Decided on December 3, 2015
Tom, J.P., Sweeny, Andrias, Gische, JJ.
16284 152230/13

[*1] Rosa Frankel, Plaintiff-Respondent, —

v

New York City Transit Authority, Defendant-Appellant.



Lawrence Heisler, Brooklyn (Timothy J. O'Shaughnessy of counsel), for appellant.

Douglas Herbert, Brooklyn, for respondent.



Order, Supreme Court, New York County (Michael D. Stallman, J.), entered on or about November 24, 2014, which denied defendant's motion for summary judgment dismissing the complaint and granted plaintiff's cross motion to amend the notice of claim pursuant to General Municipal Law § 50-e(6), unanimously reversed, on the law, without costs, the motion granted, and the cross motion denied. The Clerk is directed to enter judgment accordingly.
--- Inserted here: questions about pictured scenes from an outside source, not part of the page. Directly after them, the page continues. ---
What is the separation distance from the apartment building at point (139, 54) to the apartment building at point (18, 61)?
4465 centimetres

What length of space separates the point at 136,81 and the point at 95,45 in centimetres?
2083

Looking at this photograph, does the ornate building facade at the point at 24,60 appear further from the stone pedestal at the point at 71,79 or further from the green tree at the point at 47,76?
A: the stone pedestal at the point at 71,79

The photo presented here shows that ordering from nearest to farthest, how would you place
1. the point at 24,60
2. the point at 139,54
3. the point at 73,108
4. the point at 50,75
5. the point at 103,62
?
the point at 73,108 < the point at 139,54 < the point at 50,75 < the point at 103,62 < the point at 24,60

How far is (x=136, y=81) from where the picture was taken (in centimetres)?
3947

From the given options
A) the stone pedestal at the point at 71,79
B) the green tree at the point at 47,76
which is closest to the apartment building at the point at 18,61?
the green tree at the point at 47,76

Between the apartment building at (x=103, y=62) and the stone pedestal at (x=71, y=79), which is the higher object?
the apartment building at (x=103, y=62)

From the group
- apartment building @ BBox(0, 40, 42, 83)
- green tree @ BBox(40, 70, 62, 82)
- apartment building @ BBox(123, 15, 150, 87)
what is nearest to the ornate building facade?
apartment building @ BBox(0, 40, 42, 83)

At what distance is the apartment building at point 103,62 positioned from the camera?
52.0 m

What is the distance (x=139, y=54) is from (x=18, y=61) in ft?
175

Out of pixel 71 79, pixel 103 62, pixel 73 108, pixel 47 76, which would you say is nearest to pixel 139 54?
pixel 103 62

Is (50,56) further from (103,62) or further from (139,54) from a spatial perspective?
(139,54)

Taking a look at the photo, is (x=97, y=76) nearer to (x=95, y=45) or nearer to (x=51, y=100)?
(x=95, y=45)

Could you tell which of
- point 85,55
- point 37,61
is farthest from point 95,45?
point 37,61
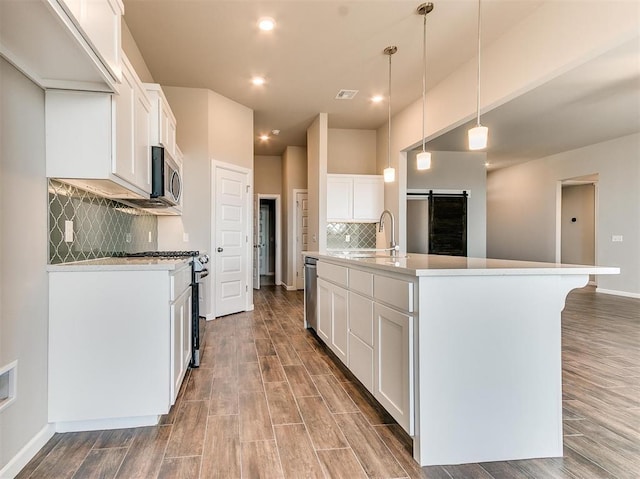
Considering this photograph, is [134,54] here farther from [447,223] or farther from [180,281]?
[447,223]

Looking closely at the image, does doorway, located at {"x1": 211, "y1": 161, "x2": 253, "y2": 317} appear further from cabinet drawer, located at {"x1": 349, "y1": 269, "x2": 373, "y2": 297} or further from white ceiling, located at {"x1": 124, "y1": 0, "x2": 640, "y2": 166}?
cabinet drawer, located at {"x1": 349, "y1": 269, "x2": 373, "y2": 297}

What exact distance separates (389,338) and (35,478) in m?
1.72

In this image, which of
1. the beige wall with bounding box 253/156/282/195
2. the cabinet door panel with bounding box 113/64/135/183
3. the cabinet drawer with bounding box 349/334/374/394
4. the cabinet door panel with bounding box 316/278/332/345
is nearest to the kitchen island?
the cabinet drawer with bounding box 349/334/374/394

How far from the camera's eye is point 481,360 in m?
1.76

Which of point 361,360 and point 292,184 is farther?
point 292,184

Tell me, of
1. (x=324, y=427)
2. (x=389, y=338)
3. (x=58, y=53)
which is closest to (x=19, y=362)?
(x=58, y=53)

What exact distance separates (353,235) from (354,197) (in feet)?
2.28

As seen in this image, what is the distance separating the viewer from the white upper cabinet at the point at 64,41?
131 cm

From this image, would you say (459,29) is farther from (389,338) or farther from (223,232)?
(223,232)

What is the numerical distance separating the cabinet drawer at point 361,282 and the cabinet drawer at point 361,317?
4cm

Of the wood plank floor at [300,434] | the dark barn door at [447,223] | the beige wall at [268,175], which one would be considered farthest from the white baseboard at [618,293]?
the beige wall at [268,175]

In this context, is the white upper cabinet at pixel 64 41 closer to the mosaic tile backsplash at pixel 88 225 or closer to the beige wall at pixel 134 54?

Defendant demonstrated that the notice of claim was insufficient to comply with the requirements of General Municipal Law § 50-e(2), because it failed to give notice of plaintiff's present contention that the accident involving a slip on a staircase was caused by a missing portion of a handrail, instead of by water and/or liquid and debris (see O'Brien v City of Syracuse, 54 NY2d 353, 358 [1981]; Carrasquillo v New York City Dept. of Educ., 104 AD3d 516 [1st Dept 2013]; Pezhman v City of New York, 47 AD3d 493 [1st Dept 2008]; Scott v City of New York, 40 AD3d 408, 410 [1st Dept 2007]). Plaintiff may not amend the notice of claim pursuant to General Municipal Law § 50-e(6), because the allegation that the accident was caused by a portion of missing handrail is a new theory of liability, which is not within the purview of this provision (see Fleming v City of New York, 89 AD3d 405 [1st Dept 2011]).

Plaintiff may not seek leave to file a late notice of claim asserting a new theory of liability, because the one-year-and-90-day statute of limitations has expired (see Public Authorities Law § 1212[2]; General Municipal Law § 50-e[5]; Islam v City of New York, 111 AD3d 493, 494 [1st Dept 2013]).

THIS CONSTITUTES THE DECISION AND ORDER

OF THE SUPREME COURT, APPELLATE DIVISION, FIRST DEPARTMENT.